Attended ‘Content Futures’ yesterday - a very interesting all-day workshop held at Melbourne Uni. It was put together by screen producer Sue Maslin and run by IBUS (Institute for a Broadband Enabled Society) and AIMIA (Australian Interactive Media Industry Association). Lots of interesting stuff discussed and different viewpoints aired – from the capabilities and limitations of the National Broadband Network – to branding and  IP rights management – from the politics and shifting power dynamics around creation to authorship and thinking around what convergent content will, ah, feel like.

Just thought I would highlight a couple of points I found rather interesting ….

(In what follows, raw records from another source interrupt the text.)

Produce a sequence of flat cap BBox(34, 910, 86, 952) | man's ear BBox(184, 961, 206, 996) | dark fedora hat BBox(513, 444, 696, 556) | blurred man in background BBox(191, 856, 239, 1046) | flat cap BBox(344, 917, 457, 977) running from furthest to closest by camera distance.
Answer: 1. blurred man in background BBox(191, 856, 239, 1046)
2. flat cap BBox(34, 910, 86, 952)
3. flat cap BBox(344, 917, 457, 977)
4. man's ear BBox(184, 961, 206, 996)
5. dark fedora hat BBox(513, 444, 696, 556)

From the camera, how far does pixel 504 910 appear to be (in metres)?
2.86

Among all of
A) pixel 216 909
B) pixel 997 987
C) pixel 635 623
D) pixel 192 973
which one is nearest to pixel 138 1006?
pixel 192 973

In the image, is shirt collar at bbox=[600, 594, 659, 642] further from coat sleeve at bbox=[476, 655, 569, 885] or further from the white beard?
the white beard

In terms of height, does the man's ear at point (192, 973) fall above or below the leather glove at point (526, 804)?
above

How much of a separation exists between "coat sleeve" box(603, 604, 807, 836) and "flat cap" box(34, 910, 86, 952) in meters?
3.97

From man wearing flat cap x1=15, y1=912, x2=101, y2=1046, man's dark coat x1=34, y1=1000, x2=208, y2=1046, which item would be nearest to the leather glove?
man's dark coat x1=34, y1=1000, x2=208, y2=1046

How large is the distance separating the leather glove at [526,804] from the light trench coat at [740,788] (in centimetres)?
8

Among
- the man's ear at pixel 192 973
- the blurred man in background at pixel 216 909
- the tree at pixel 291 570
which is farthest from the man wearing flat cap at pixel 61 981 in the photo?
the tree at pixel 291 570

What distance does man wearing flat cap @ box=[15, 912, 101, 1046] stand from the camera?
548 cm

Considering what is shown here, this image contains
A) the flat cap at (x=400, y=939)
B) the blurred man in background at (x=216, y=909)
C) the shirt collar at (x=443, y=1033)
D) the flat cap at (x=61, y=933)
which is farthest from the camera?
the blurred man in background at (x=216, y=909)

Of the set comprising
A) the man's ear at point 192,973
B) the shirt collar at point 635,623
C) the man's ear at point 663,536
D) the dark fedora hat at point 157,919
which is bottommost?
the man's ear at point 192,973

David Court from AFTRS railed as against the emerging hostility towards authorship – saying that that good content is made by somebody with a vision as opposed to through community consensus or some kind of user generating process without heart, ideas or intent. I’m actually extrapolating a little here as I’m all for this point.  He went onto make a very interesting statement – here are my direct notes …


Audience is the really exciting thing [about working in a new media ecology] – in heritage media audience is a statistical abstraction - ratings - box office stats – you no direct connection with them – so traditionally we reward people who have great hunches about what the audience wants or thinks – what is fascinating about new media is the opportunity to engage with audience – creators need to hold onto that relationship and not to give away to intermediaries – we need to own the relationship and build it because it is the asset. We are moving off Intellectual Property as the primary asset – the audience is now the asset – owning and maintaining that relationship is the asset – it is the new business model – it looks kind of like retail … and retail is a pretty successful model.


This idea really resonated with  me and fits very neatly into my Demanding Audio project about developing online features and the role programs play in developing the culture of the show…

Meanwhile, in the workshop Sue Maslin repeated the  adage that it was said that every new film was like starting up a small business (and that in cross-platform production it was like starting up several new businesses at once) … discussion bounced onto the idea that creators have to develop their brands – that creators are now creator/curators - the need to understand themselves as distributors and rights managers as well as makers …

I was also really interested in Ricky Sutton’s presentation. He is from Fairfax Digital and talked about the recent (Oct 1) launch of the Age TV http://www.theage.com.au/tv. The space has been launched in very low key way with some onsite promotion – but apparently it gets most of its recommendations via Facebook. Lots of really interesting stuff tied up in this one … developing shifts from short form to long form viewing on the site, locational audiences and IPTV as a strategy to develop strong evening audiences (the age has a fat day time audience but it’s evening audience was thin), also the sorts of rights deals negotiated and the content selection process (works popular online rather than ‘generally popular’ works, questions about context -  the idea that we want to ‘think’ when we watch an internet screen and feel more like ‘being entertained’ in front of the ‘cinema style’ TV in the living room…

Too much for me to attempt to unpack here – but will just end of a great problem/solution example Ricky gave about online video …. The Age had been investing in complimentary video for stories for some time – lots of money, lots of work – a great looking video player and, says Ricky – an understanding that the video needs to offer something different to the written piece… but no one was watching. So they embedded the videos on the article pages – and bang! Big audience for the videos. My reading of this is that the problem was solved by understanding that the primary attractor for audiences are news articles and features - and then building that notion with enriched media content. Maybe in the future, if or one the Age sloughs off the image that it is newspaper it wont need these kinds of solutions.